# Basics in R

[Michael Cysouw](http://cysouw.de/home/index.html)

The latest version of this [Jupyter notebook](http://jupyter.org/) is available at [https://github.com/unicode-cookbook/recipes/Basics](https://github.com/unicode-cookbook/recipes/Basics). 

This use case illustrates orthography profile creation and error reporting in R. More code and examples in [Chapter 8](https://github.com/unicode-cookbook/cookbook).

Github renders Jupyter notebooks nicely, so you can copy and paste the code from your browser into your interpreter or scripts. However, if you `git clone` the `recipes` repository and have Jupyter installed on your machine, this file is also executable in your own browser locally. Install [Jupyter](http://jupyter.org/) and run `jupyter notebook` in this directory to get started.

## Overview


Let's use the R [qlcData](https://cran.r-project.org/web/packages/qlcData/index.html) package to create an orthography profile and do some error checking.

Installation instructures here: [https://github.com/unicode-cookbook/recipes](https://github.com/unicode-cookbook/recipes).

For more information, see also [Specifying orthography: harmonization, tokenization and transliteration](https://cran.r-project.org/web/packages/qlcData/vignettes/orthography_processing.html).

## Profiles and error reporting

In [1]:
library(qlcData)

Create some input

In [2]:
test <- c("AABB", "AАBВ")
test

Use the function `write.profile` to produce a basic orthography profile from some data.

In [3]:
write.profile(test)

Grapheme,Frequency,Codepoint,UnicodeName
A,3,U+0041,LATIN CAPITAL LETTER A
B,3,U+0042,LATIN CAPITAL LETTER B
А,1,U+0410,CYRILLIC CAPITAL LETTER A
В,1,U+0412,CYRILLIC CAPITAL LETTER VE


In [4]:
test <- c("AABB", "AАBВ")
tokenize(test, profile = c("A", "B"))

“
There were unknown characters found in the input data.
Check output$errors for a table with all problematic strings.”

originals,tokenized
AABB,A A B B
AАBВ,A ⁇ B ⁇

Grapheme,Frequency
B,3
A,3

Unnamed: 0,originals,errors
2,AАBВ,A ⁇ B ⁇

Grapheme,Frequency,Codepoint,UnicodeName
А,1,U+0410,CYRILLIC CAPITAL LETTER A
В,1,U+0412,CYRILLIC CAPITAL LETTER VE


## Different ways to write a profile


In [5]:
# example <- "ÙÚÛÙÚÛ"
example <- '\u00d9\u00da\u00db\u0055\u0300\u0055\u0301\u0055\u0302'
example

In [6]:
profile_1 <- write.profile(example)

* _RECORDS_:

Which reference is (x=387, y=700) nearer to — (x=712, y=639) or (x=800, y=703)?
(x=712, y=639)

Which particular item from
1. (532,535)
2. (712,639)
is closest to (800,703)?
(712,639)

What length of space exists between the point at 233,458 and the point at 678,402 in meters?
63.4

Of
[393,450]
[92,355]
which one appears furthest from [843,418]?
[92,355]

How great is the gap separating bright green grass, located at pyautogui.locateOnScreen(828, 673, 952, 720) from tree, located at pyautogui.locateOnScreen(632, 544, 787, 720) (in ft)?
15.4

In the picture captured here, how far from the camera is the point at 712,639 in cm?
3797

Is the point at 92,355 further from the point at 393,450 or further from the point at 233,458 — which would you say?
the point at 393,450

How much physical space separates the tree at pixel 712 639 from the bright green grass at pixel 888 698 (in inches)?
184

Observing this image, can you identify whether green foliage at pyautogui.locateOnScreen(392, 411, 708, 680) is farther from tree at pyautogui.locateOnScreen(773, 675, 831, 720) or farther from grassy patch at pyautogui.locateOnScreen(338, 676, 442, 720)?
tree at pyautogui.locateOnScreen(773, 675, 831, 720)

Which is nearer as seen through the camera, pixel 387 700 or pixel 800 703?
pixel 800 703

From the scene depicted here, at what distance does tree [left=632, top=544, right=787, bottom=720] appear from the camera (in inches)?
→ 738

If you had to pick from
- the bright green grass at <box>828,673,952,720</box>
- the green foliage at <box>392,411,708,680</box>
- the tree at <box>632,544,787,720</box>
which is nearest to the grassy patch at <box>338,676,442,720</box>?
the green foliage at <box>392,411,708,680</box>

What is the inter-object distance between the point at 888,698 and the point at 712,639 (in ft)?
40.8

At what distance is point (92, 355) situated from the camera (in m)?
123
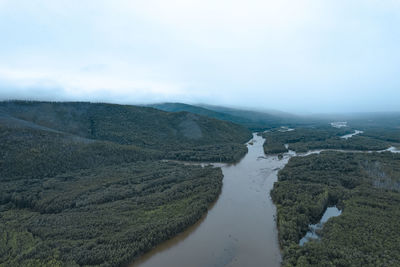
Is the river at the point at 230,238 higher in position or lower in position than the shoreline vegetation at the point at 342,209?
lower

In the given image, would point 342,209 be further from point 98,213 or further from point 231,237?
point 98,213

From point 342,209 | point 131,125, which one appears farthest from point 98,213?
point 131,125

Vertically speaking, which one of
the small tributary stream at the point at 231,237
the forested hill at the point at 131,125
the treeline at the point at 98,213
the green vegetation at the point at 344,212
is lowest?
the small tributary stream at the point at 231,237

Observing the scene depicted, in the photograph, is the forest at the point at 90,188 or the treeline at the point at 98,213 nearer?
the treeline at the point at 98,213

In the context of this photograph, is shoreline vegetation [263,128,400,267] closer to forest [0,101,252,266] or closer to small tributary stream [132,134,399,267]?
small tributary stream [132,134,399,267]

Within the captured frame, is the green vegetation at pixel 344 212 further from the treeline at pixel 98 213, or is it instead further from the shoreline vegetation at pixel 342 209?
the treeline at pixel 98 213

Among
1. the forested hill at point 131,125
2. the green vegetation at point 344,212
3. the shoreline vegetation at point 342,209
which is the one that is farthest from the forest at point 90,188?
the shoreline vegetation at point 342,209

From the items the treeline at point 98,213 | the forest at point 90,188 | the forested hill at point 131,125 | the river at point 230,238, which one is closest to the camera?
the treeline at point 98,213
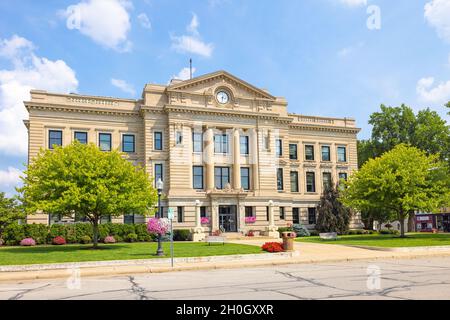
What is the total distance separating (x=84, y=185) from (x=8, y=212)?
12502 mm

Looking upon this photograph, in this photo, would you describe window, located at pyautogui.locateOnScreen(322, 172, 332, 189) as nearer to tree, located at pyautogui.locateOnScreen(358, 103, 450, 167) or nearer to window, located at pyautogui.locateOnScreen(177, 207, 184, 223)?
tree, located at pyautogui.locateOnScreen(358, 103, 450, 167)

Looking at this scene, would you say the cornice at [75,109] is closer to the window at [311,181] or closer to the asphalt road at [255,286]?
the window at [311,181]

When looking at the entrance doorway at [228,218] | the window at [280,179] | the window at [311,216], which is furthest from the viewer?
the window at [311,216]

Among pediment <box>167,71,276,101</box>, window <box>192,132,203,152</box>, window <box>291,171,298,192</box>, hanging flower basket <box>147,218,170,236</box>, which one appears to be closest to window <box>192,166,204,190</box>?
window <box>192,132,203,152</box>

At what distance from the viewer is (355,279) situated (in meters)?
14.4

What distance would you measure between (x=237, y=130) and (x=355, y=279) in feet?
114

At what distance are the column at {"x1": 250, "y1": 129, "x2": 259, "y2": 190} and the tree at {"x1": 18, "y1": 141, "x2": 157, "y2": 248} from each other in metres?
19.1

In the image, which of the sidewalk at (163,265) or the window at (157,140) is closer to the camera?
the sidewalk at (163,265)

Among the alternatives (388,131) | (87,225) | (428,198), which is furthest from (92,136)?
(388,131)

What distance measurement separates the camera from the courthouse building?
44.3 meters

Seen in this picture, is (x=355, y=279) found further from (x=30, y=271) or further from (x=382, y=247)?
(x=382, y=247)

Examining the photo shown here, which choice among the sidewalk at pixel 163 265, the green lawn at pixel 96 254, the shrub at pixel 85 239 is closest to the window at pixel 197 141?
the shrub at pixel 85 239

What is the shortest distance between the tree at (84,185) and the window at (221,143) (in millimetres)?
17637

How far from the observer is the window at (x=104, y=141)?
4562 cm
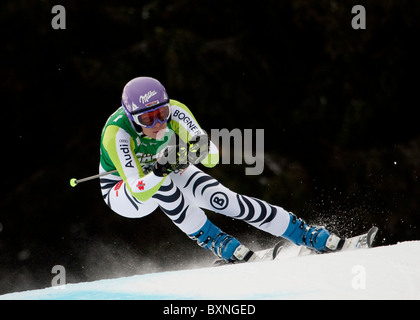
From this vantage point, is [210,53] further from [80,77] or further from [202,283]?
[202,283]

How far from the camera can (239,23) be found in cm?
1145

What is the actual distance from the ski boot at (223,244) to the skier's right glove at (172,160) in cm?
104

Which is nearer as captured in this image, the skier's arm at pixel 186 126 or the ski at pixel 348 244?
the skier's arm at pixel 186 126

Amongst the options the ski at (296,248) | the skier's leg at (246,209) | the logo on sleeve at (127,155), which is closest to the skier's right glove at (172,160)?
the logo on sleeve at (127,155)

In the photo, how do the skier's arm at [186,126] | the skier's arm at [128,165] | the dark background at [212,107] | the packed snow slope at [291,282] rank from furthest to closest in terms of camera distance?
the dark background at [212,107] < the skier's arm at [186,126] < the skier's arm at [128,165] < the packed snow slope at [291,282]

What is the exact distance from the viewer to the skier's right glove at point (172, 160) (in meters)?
4.57

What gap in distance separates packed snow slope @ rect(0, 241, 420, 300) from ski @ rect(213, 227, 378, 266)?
1.30 ft

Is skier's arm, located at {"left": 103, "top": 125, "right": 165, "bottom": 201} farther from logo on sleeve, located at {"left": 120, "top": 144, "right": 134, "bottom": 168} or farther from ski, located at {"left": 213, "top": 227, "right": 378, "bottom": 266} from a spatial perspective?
ski, located at {"left": 213, "top": 227, "right": 378, "bottom": 266}

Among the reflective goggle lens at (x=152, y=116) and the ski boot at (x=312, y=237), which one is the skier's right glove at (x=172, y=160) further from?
the ski boot at (x=312, y=237)

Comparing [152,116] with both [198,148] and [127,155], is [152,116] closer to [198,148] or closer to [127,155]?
[127,155]

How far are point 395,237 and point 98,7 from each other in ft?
18.7

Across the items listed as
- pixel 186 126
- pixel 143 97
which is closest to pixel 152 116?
pixel 143 97

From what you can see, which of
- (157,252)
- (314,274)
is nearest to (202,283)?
(314,274)

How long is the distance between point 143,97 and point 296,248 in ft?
5.83
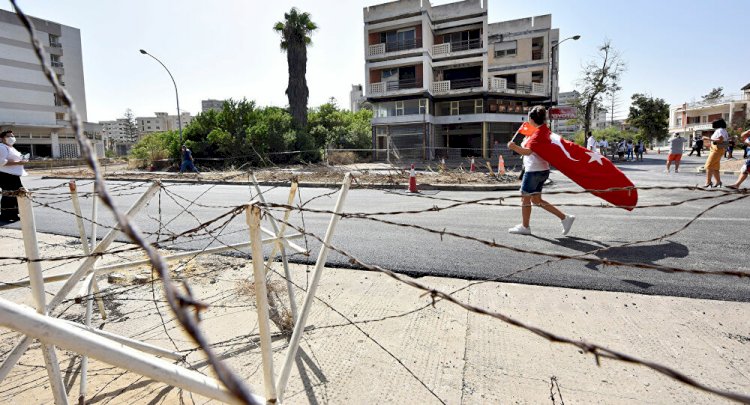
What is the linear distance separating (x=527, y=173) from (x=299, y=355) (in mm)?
4268

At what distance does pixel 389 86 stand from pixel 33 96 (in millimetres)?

* _PROBLEM TO SOLVE_: In the notebook on R basics, what Unicode name is listed for code point U+0412?

* _ANSWER TO THIS PROBLEM_: CYRILLIC CAPITAL LETTER VE